Do this —
Beginning with the line where "Tell me how" appears, restate the lines word for word through the last one in the listing.

Source material —
• • •

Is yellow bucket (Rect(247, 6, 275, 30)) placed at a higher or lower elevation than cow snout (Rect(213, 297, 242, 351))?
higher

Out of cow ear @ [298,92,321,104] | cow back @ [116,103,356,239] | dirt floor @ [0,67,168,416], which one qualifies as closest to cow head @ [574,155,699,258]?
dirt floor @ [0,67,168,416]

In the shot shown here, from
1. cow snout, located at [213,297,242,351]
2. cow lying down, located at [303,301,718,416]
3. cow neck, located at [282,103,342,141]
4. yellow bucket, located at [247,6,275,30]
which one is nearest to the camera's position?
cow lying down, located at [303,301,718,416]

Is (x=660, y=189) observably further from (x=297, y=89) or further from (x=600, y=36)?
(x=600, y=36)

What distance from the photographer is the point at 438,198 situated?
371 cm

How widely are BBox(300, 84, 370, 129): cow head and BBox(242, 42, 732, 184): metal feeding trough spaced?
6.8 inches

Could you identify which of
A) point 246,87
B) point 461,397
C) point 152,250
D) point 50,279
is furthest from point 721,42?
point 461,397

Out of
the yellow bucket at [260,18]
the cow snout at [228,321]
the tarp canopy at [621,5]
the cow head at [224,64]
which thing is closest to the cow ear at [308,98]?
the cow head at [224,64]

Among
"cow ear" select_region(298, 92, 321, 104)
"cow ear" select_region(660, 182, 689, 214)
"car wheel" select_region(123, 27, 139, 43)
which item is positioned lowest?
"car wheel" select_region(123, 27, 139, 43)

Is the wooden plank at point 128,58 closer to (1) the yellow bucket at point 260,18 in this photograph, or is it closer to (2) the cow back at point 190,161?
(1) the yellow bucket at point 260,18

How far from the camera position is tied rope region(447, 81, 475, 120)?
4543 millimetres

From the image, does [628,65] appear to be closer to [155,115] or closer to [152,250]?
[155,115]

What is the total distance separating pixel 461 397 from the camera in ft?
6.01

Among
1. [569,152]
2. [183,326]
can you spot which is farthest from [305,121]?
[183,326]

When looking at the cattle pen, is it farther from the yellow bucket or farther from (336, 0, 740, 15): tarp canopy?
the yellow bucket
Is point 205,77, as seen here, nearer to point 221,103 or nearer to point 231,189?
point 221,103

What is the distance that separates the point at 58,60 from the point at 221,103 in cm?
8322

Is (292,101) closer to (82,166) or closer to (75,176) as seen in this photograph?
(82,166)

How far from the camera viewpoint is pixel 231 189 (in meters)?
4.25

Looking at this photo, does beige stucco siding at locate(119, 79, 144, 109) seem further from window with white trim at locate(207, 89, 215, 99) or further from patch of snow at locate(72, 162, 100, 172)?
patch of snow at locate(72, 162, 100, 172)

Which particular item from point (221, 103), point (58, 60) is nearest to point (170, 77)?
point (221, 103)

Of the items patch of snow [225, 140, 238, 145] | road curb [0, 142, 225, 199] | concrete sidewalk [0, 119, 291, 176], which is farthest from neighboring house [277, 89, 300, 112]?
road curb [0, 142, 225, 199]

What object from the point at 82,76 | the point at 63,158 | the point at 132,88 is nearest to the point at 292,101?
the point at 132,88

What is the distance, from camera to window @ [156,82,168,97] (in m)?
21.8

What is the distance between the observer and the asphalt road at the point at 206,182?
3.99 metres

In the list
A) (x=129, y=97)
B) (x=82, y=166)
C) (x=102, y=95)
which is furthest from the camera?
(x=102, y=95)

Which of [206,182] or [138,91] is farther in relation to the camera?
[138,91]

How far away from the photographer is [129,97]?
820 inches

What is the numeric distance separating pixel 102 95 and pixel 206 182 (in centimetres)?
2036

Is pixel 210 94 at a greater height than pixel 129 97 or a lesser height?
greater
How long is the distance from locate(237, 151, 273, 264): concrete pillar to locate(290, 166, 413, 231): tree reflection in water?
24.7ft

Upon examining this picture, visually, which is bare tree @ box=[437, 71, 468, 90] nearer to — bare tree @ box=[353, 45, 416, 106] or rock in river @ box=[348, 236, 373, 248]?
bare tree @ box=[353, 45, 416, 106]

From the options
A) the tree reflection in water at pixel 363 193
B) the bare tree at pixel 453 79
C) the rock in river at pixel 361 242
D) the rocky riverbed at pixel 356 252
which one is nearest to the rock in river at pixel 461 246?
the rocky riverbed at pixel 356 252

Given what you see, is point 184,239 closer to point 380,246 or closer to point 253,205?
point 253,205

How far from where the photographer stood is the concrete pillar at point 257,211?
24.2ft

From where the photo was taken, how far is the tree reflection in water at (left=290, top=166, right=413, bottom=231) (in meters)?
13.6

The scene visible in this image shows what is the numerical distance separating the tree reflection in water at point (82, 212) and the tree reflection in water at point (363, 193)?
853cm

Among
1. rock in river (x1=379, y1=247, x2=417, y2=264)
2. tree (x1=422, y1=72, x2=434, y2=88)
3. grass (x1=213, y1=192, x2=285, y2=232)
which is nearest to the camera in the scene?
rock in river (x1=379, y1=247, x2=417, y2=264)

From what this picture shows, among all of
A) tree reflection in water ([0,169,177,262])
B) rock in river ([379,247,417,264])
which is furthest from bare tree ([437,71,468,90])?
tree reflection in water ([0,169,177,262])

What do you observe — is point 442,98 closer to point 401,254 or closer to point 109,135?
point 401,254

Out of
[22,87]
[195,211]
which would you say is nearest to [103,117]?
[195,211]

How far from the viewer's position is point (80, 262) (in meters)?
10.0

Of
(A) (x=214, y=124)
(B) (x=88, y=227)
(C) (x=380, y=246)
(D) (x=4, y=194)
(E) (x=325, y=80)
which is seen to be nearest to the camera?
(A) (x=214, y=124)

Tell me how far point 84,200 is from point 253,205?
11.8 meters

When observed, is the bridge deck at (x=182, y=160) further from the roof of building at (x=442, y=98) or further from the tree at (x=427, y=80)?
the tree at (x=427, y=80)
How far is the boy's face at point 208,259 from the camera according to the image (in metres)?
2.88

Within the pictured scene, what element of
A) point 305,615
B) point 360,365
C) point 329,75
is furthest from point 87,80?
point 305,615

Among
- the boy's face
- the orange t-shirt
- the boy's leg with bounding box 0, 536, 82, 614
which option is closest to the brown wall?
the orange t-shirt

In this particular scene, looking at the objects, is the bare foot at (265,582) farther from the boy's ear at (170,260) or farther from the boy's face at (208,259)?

• • •

Written answer —
Tell me how far point 84,200 is from point 253,205?
11.8 meters

When observed, is the bridge deck at (x=182, y=160) further from the roof of building at (x=442, y=98) or further from the tree at (x=427, y=80)?
the tree at (x=427, y=80)
How far is the boy's face at point 208,259 from the camera according to the image (in metres)?
2.88

Within the pictured scene, what element of
A) point 305,615
B) point 360,365
C) point 329,75
is furthest from point 87,80?
point 305,615

Among
- the boy's face
- the orange t-shirt
- the boy's leg with bounding box 0, 536, 82, 614
which option is closest to the brown wall?
the orange t-shirt

In this particular scene, looking at the objects, is the bare foot at (265,582) farther from the boy's ear at (170,260) or farther from the boy's face at (208,259)?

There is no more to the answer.